Stated problem 1
Copy the rows below word for word, starting with the line containing "What is the distance separating" and going on through the last line of the rows.

Passage given
..............................
AG Mathematische Physik, Albert Much (Uni Leipzig): Semiclassical Einstein Equations from QFT via modular theory

Albert Much (Uni Leipzig)

Semiclassical Einstein Equations from QFT via modular theory

Abstract: Jacobson showed that the Einstein equations follow from the
thermodynamic relation δQ = T δS, where Q is the heat flux, T the
temperature and S the entropy, applied to local Rindler horizons, using
quantum field theoretic input such as the Unruh effect. This raises the
question of whether gravity can be derived entirely within quantum field
theory (QFT).

In this talk, I present a QFT-based extension of Jacobson’s argument
formulated in terms of relative entropy, a well-defined and finite
entropic quantity for local algebras in QFT. Approximating small
spacetime regions by Minkowski space, we compute the relative entropy
between the vacuum and coherent excitations of a Klein-Gordon field on a
local Rindler horizon using modular theory. The resulting expression is
governed by the stress-energy tensor and encodes the energy flux across
the horizon. Identifying the variation of relative entropy with the area
variation of the horizon then reproduces the semiclassical Einstein
equations, providing a quantum-information-theoretic perspective on
gravitational dynamics.

This talk is based on joint work with Philipp Dorau (published in Phys.
Rev. Lett. 136, 091602 (2026), https://arxiv.org/abs/2510.24491).
..............................
Stored rows
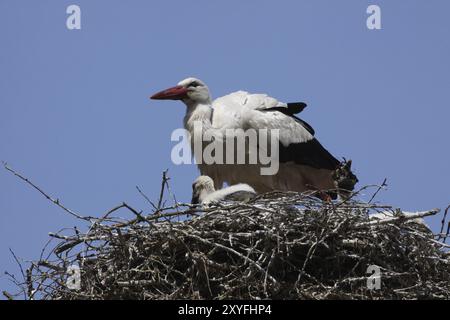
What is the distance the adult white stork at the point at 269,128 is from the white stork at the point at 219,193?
81 cm

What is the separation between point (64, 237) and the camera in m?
7.41

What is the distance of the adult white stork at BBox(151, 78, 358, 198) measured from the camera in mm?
9680

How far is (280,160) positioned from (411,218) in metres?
2.85

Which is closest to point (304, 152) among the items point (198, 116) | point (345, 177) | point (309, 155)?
point (309, 155)

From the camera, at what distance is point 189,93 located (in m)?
9.76

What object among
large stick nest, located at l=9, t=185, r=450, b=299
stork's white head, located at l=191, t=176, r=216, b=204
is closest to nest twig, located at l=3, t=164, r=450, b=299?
large stick nest, located at l=9, t=185, r=450, b=299

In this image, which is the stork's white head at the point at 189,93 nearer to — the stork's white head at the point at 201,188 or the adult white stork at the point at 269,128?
the adult white stork at the point at 269,128

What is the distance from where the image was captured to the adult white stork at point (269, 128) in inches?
381

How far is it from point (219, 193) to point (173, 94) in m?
1.81

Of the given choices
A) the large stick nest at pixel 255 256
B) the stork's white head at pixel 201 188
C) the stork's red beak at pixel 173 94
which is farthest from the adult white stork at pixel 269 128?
the large stick nest at pixel 255 256

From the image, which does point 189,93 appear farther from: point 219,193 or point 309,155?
point 219,193
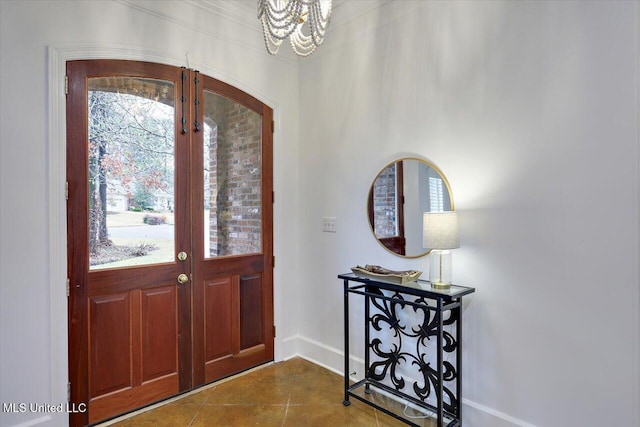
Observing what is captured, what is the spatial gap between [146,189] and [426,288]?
2010 mm

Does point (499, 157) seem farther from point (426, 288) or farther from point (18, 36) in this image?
point (18, 36)

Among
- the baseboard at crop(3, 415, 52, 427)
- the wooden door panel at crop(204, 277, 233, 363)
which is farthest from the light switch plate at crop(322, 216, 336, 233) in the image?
the baseboard at crop(3, 415, 52, 427)

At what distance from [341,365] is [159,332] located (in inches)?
58.3

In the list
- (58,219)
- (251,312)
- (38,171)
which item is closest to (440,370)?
(251,312)

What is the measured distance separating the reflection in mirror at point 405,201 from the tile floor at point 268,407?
3.81 ft

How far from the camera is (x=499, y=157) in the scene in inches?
80.9

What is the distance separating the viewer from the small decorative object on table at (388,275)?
2.21 metres

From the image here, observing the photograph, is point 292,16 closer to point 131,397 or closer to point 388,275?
point 388,275

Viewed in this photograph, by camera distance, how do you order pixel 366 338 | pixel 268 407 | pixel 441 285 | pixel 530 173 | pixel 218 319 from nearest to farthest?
pixel 530 173 → pixel 441 285 → pixel 268 407 → pixel 366 338 → pixel 218 319

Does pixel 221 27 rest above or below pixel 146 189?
above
..............................
Stated problem 2
Quote the abstract on semiclassical Einstein equations above, starting with "In this talk, I" and going on through "gravitational dynamics.".

Complete response 1
What is the distance separating the viewer from the small decorative object on table at (388,275)?
2.21 metres

From the image here, observing the photograph, is point 292,16 closer to point 131,397 or closer to point 388,275?
point 388,275

Viewed in this photograph, by camera distance, how do you order pixel 366 338 | pixel 268 407 | pixel 441 285 | pixel 530 173 | pixel 218 319 from nearest to farthest?
pixel 530 173 → pixel 441 285 → pixel 268 407 → pixel 366 338 → pixel 218 319

Does pixel 221 27 rest above or below pixel 146 189?
above

Complete response 2
In this talk, I present a QFT-based extension of Jacobson’s argument
formulated in terms of relative entropy, a well-defined and finite
entropic quantity for local algebras in QFT. Approximating small
spacetime regions by Minkowski space, we compute the relative entropy
between the vacuum and coherent excitations of a Klein-Gordon field on a
local Rindler horizon using modular theory. The resulting expression is
governed by the stress-energy tensor and encodes the energy flux across
the horizon. Identifying the variation of relative entropy with the area
variation of the horizon then reproduces the semiclassical Einstein
equations, providing a quantum-information-theoretic perspective on
gravitational dynamics.